Additionally, on his website, it says:

The Archbishop made no proposals for sharia in either the lecture or the interview, and certainly did not call for its introduction as some kind of parallel jurisdiction to the civil law.

Yet most of his lecture is in exactly that vein. He may never say it explicitly, but it is clearly what he was thinking; for instance:

…it might be possible to think in terms of what she calls ‘transformative accommodation’: a scheme in which individuals retain the liberty to choose the jurisdiction under which they will seek to resolve certain carefully specified matters…

and

But if what we want socially is a pattern of relations in which a plurality of divers [sic] and overlapping affiliations work for a common good, and in which groups of serious and profound conviction are not systematically faced with the stark alternatives of cultural loyalty or state loyalty, it [‘transformative accommodation’] seems unavoidable.

The simple fact is that religion has no place in law. It is not deserving of special rules to prevent “religious offence” or blasphemy (though many countries, the U.K. included, have enacted such legislation), or of get-out clauses in laws intended to prevent discrimination.

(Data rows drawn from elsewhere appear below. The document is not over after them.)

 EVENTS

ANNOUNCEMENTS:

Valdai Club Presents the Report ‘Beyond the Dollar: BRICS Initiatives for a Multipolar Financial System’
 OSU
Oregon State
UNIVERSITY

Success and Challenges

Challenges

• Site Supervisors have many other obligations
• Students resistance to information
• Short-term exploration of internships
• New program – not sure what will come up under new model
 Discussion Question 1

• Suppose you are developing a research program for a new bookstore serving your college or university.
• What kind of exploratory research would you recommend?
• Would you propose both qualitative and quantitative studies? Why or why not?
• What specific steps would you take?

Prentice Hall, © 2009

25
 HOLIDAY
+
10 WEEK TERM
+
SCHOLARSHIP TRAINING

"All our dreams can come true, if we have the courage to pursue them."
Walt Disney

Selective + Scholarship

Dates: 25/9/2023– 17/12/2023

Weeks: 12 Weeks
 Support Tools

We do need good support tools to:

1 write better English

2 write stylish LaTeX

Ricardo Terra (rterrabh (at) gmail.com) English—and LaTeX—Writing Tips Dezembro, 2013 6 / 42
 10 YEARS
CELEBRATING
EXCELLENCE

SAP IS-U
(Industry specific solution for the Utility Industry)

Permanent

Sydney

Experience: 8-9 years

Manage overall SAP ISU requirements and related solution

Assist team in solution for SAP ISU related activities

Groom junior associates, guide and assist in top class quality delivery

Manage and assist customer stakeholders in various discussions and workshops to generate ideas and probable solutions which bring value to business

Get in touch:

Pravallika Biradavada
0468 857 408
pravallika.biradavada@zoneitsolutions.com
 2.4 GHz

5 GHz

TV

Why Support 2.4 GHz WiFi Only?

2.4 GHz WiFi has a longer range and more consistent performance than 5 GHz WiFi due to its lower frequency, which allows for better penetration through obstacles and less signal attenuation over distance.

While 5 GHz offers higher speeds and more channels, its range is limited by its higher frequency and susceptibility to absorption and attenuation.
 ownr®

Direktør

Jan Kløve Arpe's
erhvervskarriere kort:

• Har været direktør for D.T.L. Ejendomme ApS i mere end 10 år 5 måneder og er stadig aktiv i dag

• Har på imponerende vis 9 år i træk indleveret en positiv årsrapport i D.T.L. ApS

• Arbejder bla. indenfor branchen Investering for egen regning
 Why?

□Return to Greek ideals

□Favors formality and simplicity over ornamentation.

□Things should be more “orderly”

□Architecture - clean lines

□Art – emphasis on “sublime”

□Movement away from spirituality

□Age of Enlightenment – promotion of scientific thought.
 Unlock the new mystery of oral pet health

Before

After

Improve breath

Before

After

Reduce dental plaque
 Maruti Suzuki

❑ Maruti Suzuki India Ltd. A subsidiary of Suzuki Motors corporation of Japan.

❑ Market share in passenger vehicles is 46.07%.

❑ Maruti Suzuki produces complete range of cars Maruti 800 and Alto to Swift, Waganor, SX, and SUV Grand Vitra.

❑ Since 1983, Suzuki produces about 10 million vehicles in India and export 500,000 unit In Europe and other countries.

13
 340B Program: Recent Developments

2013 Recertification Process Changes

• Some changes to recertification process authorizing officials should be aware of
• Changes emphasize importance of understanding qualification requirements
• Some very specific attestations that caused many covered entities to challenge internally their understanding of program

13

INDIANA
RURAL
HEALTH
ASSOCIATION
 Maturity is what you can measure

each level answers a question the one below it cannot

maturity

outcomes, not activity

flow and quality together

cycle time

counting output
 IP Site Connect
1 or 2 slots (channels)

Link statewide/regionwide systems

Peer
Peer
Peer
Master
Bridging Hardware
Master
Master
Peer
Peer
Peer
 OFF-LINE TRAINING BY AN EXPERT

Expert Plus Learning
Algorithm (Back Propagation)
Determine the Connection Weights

The general principle must be that the adherents of religion should be given no special treatment whatsoever. If they find that their religious convictions then clash with the law of the land in which they live, they should either campaign to change that law (and in the meantime abide by it, however unacceptable they find it), or move to another legislative jurisdiction where the problem does not exist.

1 I’m sure some will say, well, we should make sure that we allow e.g. the Catholic Church to require that Cardinals be practising Catholics. Yes, of course we should. But if it weren’t for other special treatment given to religion in law, there would be no need to distinguish between this situation and the situation where a club or society is trying to recruit a Chairman, who must naturally be a member of that club or society.